Numerical and experimental investigation of 3D flow field bipolar plates for PEMFCs by metal 3D printing

Abstract

The bipolar plate is one of the core components of a proton exchange membrane fuel cell (PEMFC). Its flow field structure directly affects the drainage and heat dissipation performance of the cell, as well as the transmission and distribution of the reaction gas. Compared with conventional 2D flow fields, novel 3D flow fields can provide superior gas–liquid mass transfer performance, significantly improving the performance of PEMFCs. However, traditional manufacturing processes fail to meet the associated molding needs, due to the complex structure of such plates. This research aims to investigate the metal 3D printing process, mass transfer law, and efficiency of 3D flow field bipolar plates, focusing on the influence of structural parameters on the gas–liquid mass transfer performance, by combining CFD multi-phase flow numerical simulations and experiments.

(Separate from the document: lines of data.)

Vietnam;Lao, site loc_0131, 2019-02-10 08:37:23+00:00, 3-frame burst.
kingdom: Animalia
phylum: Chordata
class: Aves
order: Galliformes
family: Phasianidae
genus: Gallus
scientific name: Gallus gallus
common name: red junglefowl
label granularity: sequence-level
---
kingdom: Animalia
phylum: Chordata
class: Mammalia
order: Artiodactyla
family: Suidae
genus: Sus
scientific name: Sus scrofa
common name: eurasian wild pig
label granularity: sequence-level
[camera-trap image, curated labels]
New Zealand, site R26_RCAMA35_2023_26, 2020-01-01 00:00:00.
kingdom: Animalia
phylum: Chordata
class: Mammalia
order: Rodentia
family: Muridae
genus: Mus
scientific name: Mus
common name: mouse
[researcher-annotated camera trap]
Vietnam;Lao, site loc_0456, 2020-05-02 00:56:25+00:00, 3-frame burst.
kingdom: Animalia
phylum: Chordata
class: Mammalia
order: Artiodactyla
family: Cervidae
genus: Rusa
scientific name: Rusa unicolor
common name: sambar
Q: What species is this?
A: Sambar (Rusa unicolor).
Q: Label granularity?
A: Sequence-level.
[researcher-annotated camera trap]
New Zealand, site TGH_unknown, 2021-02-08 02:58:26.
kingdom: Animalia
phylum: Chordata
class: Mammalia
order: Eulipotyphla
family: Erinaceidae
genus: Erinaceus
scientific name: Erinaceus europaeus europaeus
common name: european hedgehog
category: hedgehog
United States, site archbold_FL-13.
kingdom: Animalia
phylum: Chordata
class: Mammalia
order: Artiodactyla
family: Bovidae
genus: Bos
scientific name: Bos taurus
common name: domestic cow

The results indicate that the use of a 3D stepped flow field enhances the convection effect in the vertical direction due to the increase in Z-directional inflow, thus promoting oxygen transfer and reducing the accumulation of water. In particular, better gas–liquid mass transfer performance is achieved when the number of steps is 4. At 0.55 V, the measured power density of the Stepped-IV cell reached as high as 6727 W/m2, which is about 26 % higher than the conventional parallel flow field. This study provides an important technical and theoretical reference for the design and preparation of novel 3D complex flow fields.